Once you find the line with "Hy hữu cây chuối" in the listing below, please repeat it and every later line exactly, through the last one, without pictures.

++++ RECORD SET ++++

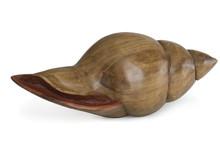 Holzschnecke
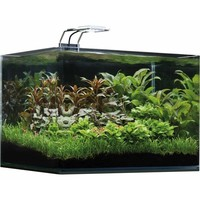 Dennerle Nano Scapers Tank Basic 35L - Led 5.0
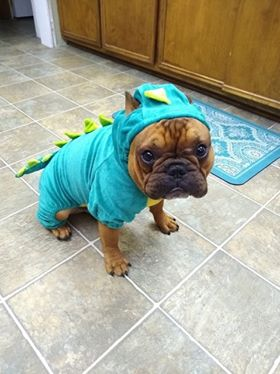Porkchop loving his new Halloween costume!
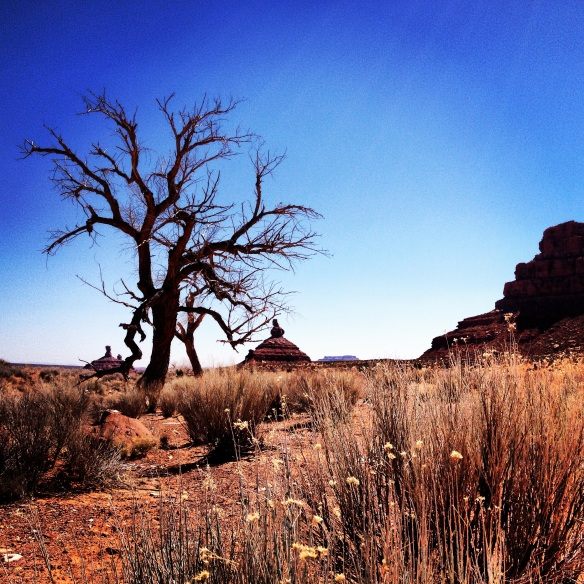 Cottonwood Tree,  Battleship Rock & Rooster Butte, Valley of the Gods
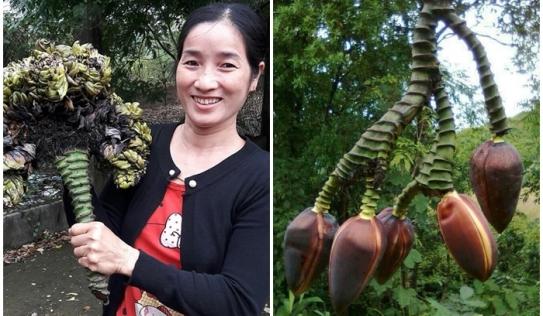 Hy hữu cây chuối 1 cuống trổ 5 hoa ở Điện Biên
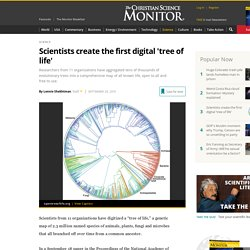 Scientists create the first digital 'tree of life'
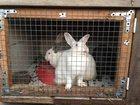 Увидеть foto Другие животные Парное мясо кролика и живые крольчата пород Калифорниец, Ризен, Серый великан, Венский черный, 34565406 в Москве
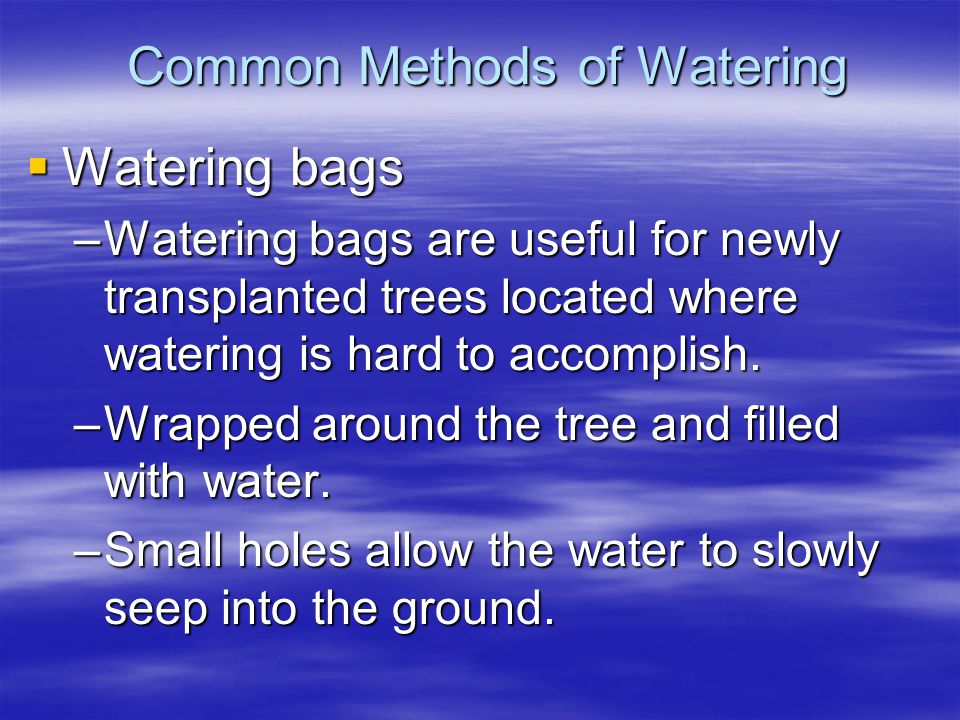 Common Methods of Watering Watering bags Watering bags –Watering bags are useful for newly transplanted trees located where watering is hard to accomp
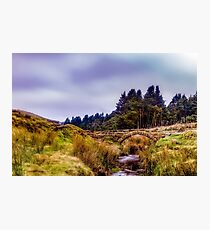 Bridge over moorland steam Photographic Print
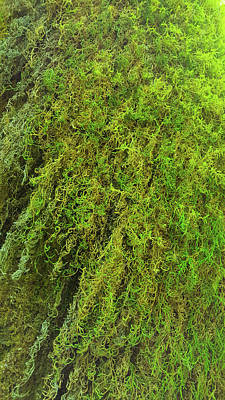 Olympic National Park Digital Art - Mosses  by Art Spectrum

++++

• EXERCISE SOLUTION:
 Hy hữu cây chuối 1 cuống trổ 5 hoa ở Điện Biên
 Scientists create the first digital 'tree of life'
 Увидеть foto Другие животные Парное мясо кролика и живые крольчата пород Калифорниец, Ризен, Серый великан, Венский черный, 34565406 в Москве
 Common Methods of Watering Watering bags Watering bags –Watering bags are useful for newly transplanted trees located where watering is hard to accomp
 Bridge over moorland steam Photographic Print
 Olympic National Park Digital Art - Mosses  by Art Spectrum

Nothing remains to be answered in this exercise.